How-To: DIY Head Bearings

7 months ago | Words: Martin Child | Photos: Martin Child

This task sees us get down and greasy with steering head bearings. So if you’ve never held a tapered bearing in your hand before, now’s the chance to make it happen…
This content was originally published in issue #12 of Transmoto Dirt Bike Magazine in Sept, 2011.


● Socket set
● Stem-nut spanner
● ‘C’ spanner
● Plastic gloves
● Molybdenum Disulfide-based grease
● Torque wrench


If you’re over-handy with the pressure washer, chances are that you’ve stripped grease from all the major bearings as you try to bring your bike back to showroom clean. Once the grease goes from the head bearings, they’ll start to rust and pit quicker than a French TV car can barbed-wire a Tour cyclist. First, check how bad your bearings are by placing the bike on a stand so the front wheel’s airborne. Move the handlebars from lock to lock – there should be no notchiness or tight spots. Then grab the bottom of the fork legs and push and pull them back and forth. There should be no play whatsoever. If either of these faults are highlighted, then new head bearings are in order (or on order if your local dealer doesn’t have them in stock)

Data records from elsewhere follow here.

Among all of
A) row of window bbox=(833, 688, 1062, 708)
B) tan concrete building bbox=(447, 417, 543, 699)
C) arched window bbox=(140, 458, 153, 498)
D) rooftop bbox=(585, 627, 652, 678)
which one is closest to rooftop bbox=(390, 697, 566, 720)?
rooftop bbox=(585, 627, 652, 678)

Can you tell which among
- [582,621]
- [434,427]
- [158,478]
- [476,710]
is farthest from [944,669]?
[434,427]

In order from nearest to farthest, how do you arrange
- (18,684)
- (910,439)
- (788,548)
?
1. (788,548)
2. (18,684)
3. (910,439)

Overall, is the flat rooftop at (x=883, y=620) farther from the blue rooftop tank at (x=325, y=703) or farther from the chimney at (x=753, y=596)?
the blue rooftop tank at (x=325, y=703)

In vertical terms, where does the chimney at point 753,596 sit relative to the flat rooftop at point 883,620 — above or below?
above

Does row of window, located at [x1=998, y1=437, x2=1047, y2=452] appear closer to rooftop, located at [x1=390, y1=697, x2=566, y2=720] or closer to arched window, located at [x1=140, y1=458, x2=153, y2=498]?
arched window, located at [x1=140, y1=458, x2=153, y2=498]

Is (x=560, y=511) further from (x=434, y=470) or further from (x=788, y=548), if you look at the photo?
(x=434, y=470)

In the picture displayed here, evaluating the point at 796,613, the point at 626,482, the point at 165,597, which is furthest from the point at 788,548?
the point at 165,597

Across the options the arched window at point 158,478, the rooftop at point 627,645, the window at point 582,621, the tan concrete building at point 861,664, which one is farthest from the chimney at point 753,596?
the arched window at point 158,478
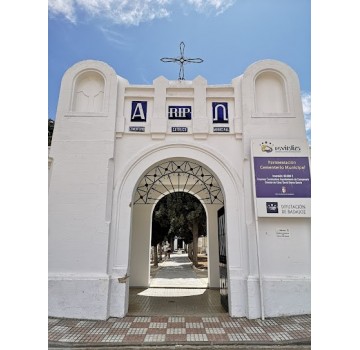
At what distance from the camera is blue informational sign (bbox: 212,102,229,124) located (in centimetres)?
702

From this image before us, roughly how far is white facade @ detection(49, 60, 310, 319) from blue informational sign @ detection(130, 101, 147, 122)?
3 cm

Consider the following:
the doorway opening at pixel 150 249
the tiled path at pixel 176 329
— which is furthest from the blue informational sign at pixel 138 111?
the tiled path at pixel 176 329

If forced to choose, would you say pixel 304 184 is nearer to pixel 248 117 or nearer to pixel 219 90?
pixel 248 117

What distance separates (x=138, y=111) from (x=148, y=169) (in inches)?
60.4

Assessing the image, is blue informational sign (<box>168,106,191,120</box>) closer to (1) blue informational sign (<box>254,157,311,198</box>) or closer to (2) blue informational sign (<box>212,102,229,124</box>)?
(2) blue informational sign (<box>212,102,229,124</box>)

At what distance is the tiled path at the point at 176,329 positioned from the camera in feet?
15.4

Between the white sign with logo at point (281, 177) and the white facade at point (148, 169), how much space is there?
0.21 m

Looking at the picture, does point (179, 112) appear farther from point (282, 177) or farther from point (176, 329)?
point (176, 329)

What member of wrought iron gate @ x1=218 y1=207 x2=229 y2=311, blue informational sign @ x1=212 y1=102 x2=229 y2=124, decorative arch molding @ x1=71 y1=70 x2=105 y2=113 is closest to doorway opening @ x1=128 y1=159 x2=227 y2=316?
wrought iron gate @ x1=218 y1=207 x2=229 y2=311

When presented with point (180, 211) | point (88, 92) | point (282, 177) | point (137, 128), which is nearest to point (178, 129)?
point (137, 128)

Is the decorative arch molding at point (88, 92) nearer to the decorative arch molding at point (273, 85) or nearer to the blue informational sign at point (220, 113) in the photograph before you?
the blue informational sign at point (220, 113)

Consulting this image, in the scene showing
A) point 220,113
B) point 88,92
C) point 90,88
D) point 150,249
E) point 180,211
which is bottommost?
point 150,249

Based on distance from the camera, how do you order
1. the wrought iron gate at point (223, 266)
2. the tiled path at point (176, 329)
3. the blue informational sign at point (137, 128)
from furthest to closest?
the blue informational sign at point (137, 128) < the wrought iron gate at point (223, 266) < the tiled path at point (176, 329)

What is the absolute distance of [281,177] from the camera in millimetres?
6469
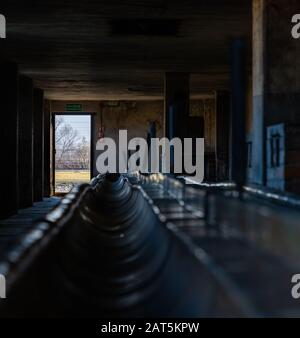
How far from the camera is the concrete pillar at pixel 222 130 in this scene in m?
23.0

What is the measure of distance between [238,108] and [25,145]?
15.7 metres

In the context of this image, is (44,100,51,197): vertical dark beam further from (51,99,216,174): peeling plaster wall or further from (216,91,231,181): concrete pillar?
(216,91,231,181): concrete pillar

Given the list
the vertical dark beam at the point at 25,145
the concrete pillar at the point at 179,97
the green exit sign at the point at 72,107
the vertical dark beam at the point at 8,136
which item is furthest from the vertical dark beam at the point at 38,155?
the concrete pillar at the point at 179,97

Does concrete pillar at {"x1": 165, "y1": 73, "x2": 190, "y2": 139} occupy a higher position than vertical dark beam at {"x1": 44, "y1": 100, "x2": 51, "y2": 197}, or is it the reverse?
concrete pillar at {"x1": 165, "y1": 73, "x2": 190, "y2": 139}

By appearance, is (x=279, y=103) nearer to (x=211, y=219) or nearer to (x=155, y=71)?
(x=211, y=219)

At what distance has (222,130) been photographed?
23.2m

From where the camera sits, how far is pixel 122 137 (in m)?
26.8

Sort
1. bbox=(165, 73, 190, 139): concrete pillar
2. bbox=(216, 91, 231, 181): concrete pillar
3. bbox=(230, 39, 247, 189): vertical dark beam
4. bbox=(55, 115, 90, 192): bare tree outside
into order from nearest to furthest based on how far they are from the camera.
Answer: bbox=(230, 39, 247, 189): vertical dark beam, bbox=(165, 73, 190, 139): concrete pillar, bbox=(216, 91, 231, 181): concrete pillar, bbox=(55, 115, 90, 192): bare tree outside

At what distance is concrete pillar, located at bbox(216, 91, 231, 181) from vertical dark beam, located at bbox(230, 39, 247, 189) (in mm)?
18525

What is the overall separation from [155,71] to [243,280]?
16199mm

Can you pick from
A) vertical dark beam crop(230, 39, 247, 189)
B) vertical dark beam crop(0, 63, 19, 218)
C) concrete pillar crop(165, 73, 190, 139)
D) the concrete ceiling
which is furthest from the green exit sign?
vertical dark beam crop(230, 39, 247, 189)

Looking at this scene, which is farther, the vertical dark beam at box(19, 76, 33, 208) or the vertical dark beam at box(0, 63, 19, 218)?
the vertical dark beam at box(19, 76, 33, 208)

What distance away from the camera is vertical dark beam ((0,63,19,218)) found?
15805mm

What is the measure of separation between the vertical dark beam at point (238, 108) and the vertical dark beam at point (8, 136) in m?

The first step sees the removal of the bars and the top triple clamp. If you run bar risers (as we do on our WR450F T-Ride bike, pictured), getting to the steering stem nut is easy. With a large spanner, this nut is removed before the clamp pinch bolts are loosened.

As the bars have remained on the clamp, use this leverage to help ‘walk’ the clamp off the fork legs. Depending on your bike’s electrical and control cables, the top clamp and bar arrangement can be placed so it’s out of the way.


Using a ‘C’ spanner (and never a long screwdriver and hammer), undo the locking collar, making sure you support the weight of the front wheel and forks so they don’t try to roll out the front of the bike.

Once the collar is free, gently lower the front wheel so you have access to the top and bottom bearings. This is the quick method for regreasing – if you have to replace the bearings and cups, then you’d remove the fork legs from the lower clamp before you undo the stem nut and locking collar. The lower bearing would then have to be removed from the stem on a hydraulic press or, if you’ve a steady hand, with a grinder.


It’s important to clean all the old grease off the bearings before you repack them. This is because water can get trapped between the bearing and the layer of grease and start the rusting process.

Get ready to do your Customs Officer routine and put the plastic gloves on. But instead of asking Schapelle Corby to touch her toes, use the glove to palm a mound of grease. Then dab the bearing hard into your palm, spreading the good stuff between the bearing’s rollers, until it oozes out of both ends. You can’t overpack ’em, so do it right. Then wipe off any excess, before introducing Corby to her new, long-term ‘roomies’.


Reassembly is simply the reverse of the above. When replacing the locking collar, tighten it fully to squeeze the excess grease from the lower bearing and then slacken it off. Tighten again to a quarter-of-a-turn more than hand-tight. Make sure any spacers are put back in the correct order. Replace the top clamp, making sure there are no cables trapped and that the bars are free to move from side to side. Torque the clamps’ pinch bolts up to the manufacturer’s figure.


Depending on your personal preference, it’s possible to slightly preload the bearings to give either a freer or firmer feel at the bars – on a flighty bike, preloading the head bearings can act as a bit of a steering damper. Don’t over-tighten though as this will cause the bearings to wear quicker. Torque the fork’s pinch bolts up and go for a short blast. Then re-check for any play before going on your next ride. In future when cleaning, keep the pressure washer away from the steering head!